「極度のストレスで白髪が増える!」はどこまで本当なのか?というマウス実験の話
「極度のストレスで白髪に!」みたいな考え方は昔からよく言われていて、極端な例でいうと「処刑の恐怖によりマリー・アントワネットの頭が一晩で真っ白に!」みたいな都市伝説もあったりするわけです。
といっても「ストレスが白髪の原因になる」って説を検証したデータってほとんどなかったんですが、近ごろ参考になりそうな文献(R)が出てきまして勉強になりました。なんせ私もここ数年は日に日に白髪の量が増えてまして、ここらへんは気になるとこであります。
これはハーバード大学などのチームによるもので、まずは研究者の問題意識から引用すると、
ストレスが身体にどのような影響を与えるか?というポイントについてが、誰もが一家言があるだろう。特に髪と肌に与える影響については皆が気になるところだ。この関係は果たして本当に正しいのかを調べるううえで、髪の色素沈着はとても簡単で扱いやすい。
とのこと。ストレスで肌のトラブルが起きるのは有名ですが、似たような現象が髪に起きてもおかしくないのでは?ってことですね。
ってことでチームは実験用のマウスを使った実験を行なってまして、
- マウスたちに痛みをあたえてストレスを与える
- マウスの毛の色がどうなるかを調べる
- ついでに、マウスのホルモンや神経系の働きも調べる
みたいになってます。なかなかマウスには辛い実験になってますが、いたしかたなしと申しますか。
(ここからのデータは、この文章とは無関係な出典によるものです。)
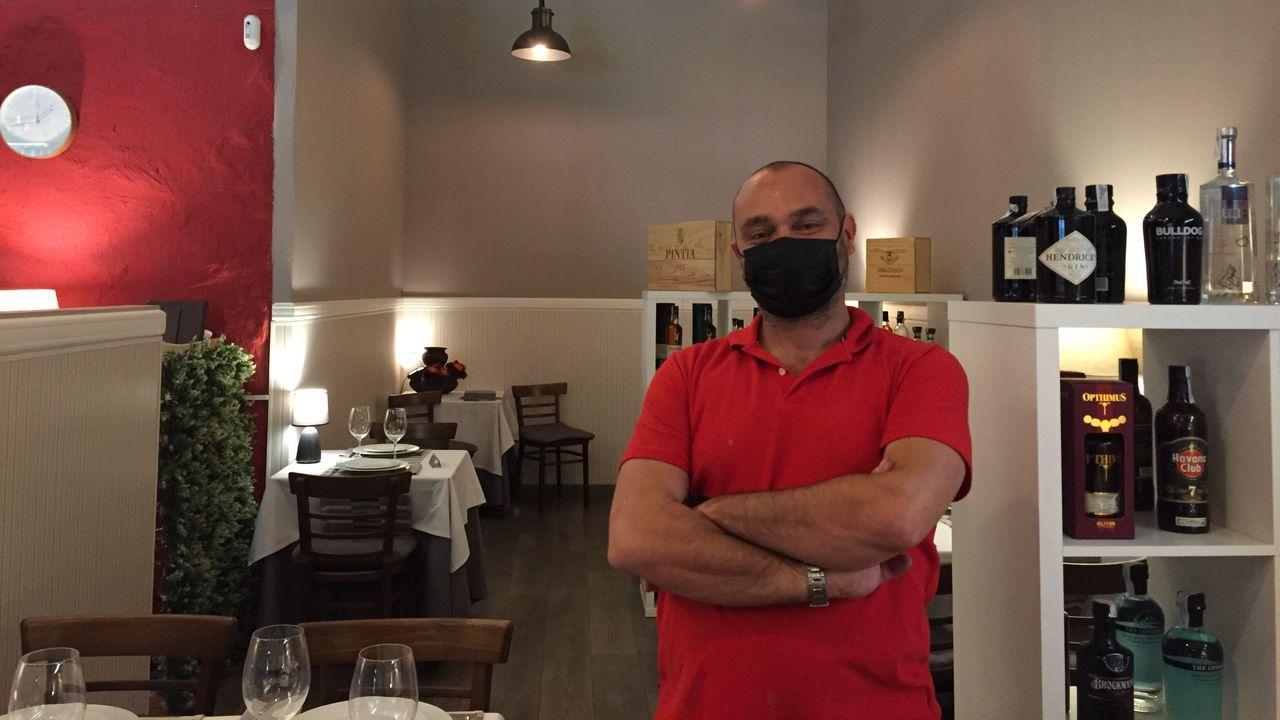 Fran Naya está al frente del restaurante A Capela, reclama información en positivo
さて、そこで何がわかったかと言いますと、こんな感じです。
- 急性のストレスが増えると確実に白髪は増える
- ストレスで白髪が増えるのは、自律神経が脅威を感じたせいでノルエピネフリン濃度が増え、そのせいで毛包の色素再生能力が失われるからである
- ストレスホルモン(コルチゾール)は白髪に影響を与えていなかった
ってことで、ストレスのせいで闘争逃走反応が起き、結果として毛包にダメージを与えるらしい。研究チームいわく、
急性ストレス、特に闘争逃走反応は、動物の生存にメリットをもたら。しかし、同時に急性ストレスは幹細胞を永久的に枯渇させてしまう。
とのことで、ストレスによって受けたダメージは取り返しがつかないっぽい。ヒトでも同じ現象が起きるかは不明ですが、こりゃ怖い……。
もっとも、この研究ではちょっと良いニュースも出てまして、
- ストレスを感じたマウスに交感神経から毛包への伝達を阻害する薬で使ったら、白髪が出にくくなった!
なんて結果も出てたりします。神経と毛髪のコミュニケーションを切断したら、ストレスが毛包にまで届かなくなったわけっすね。これはちょっとだけ希望があるかもですな。
いずれにせよ、人体の闘争逃走反応が白髪と結びついてる可能性は大きいんで、極度のストレスからは逃げておくに越したことはなさそうですねぇ。